**Aufgabenstellung**
Forme die Zeilen der Datensätze unten, von der Zeile mit "Order the items" bis zur Zeile mit "1.66 metres" einschließlich, in eine Markdown-Tabelle mit den Spalten „Nr.“ und „Zeile“ um. Leerzeilen werden dabei weggelassen.

**Bereitgestellte Daten**
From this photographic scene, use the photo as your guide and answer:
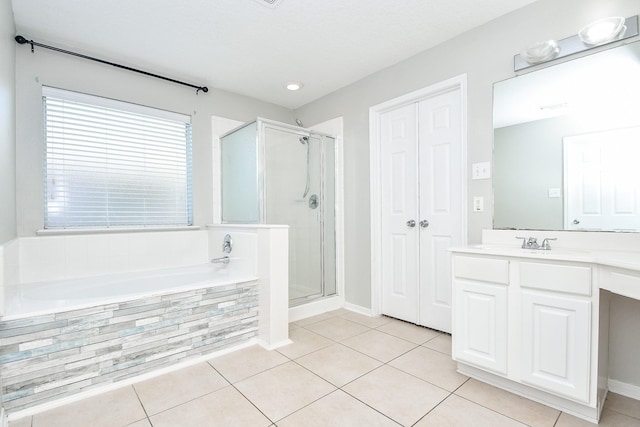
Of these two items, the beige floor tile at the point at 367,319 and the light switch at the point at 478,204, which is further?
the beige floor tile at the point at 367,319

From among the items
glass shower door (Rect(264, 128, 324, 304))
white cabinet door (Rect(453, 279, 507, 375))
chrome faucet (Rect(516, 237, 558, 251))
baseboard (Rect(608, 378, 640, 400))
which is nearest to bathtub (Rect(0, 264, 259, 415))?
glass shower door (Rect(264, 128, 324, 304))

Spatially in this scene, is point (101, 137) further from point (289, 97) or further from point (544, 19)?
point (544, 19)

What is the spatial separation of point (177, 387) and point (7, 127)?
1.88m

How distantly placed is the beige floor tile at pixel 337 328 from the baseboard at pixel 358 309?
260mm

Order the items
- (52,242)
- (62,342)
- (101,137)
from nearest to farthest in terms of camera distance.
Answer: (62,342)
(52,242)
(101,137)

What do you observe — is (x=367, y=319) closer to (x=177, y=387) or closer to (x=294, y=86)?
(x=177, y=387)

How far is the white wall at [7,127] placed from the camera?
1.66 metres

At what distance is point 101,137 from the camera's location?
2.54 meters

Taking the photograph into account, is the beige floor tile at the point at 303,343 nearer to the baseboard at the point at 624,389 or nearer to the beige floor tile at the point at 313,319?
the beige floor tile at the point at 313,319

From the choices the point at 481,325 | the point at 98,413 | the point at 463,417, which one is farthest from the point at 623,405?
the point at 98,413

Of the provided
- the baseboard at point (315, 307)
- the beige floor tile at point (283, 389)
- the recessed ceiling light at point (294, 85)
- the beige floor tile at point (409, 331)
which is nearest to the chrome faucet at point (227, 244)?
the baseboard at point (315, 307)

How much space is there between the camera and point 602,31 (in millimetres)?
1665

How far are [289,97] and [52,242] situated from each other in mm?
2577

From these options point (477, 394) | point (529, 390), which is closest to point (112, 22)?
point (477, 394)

...

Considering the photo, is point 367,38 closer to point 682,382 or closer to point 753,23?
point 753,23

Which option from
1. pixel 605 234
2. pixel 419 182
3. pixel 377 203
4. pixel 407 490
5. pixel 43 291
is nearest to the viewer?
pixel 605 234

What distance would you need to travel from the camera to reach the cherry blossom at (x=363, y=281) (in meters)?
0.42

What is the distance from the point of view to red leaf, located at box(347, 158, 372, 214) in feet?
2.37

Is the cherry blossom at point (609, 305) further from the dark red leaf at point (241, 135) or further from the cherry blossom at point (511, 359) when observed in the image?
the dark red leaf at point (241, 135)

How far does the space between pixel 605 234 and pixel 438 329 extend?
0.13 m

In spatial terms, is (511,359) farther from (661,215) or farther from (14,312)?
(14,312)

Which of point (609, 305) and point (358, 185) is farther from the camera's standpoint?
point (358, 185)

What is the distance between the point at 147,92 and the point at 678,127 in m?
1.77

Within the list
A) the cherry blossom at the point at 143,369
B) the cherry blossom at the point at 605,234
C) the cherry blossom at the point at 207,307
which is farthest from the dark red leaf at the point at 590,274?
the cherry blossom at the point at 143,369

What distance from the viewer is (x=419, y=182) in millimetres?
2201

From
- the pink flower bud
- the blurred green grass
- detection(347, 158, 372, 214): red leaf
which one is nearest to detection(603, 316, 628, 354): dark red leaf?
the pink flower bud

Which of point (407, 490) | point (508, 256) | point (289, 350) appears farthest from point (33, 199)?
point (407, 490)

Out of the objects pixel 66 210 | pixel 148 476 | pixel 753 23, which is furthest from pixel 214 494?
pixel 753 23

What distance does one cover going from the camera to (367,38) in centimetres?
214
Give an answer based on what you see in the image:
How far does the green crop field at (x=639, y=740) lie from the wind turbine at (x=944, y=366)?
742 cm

**Die Antwort**
| Nr. | Zeile |
|---|---|
| 1 | Order the items |
| 2 | - (52,242) |
| 3 | - (62,342) |
| 4 | - (101,137) |
| 5 | from nearest to farthest in terms of camera distance. |
| 6 | Answer: (62,342) |
| 7 | (52,242) |
| 8 | (101,137) |
| 9 | What do you observe — is (x=367, y=319) closer to (x=177, y=387) or closer to (x=294, y=86)? |
| 10 | (x=177, y=387) |
| 11 | How far is the white wall at [7,127] placed from the camera? |
| 12 | 1.66 metres |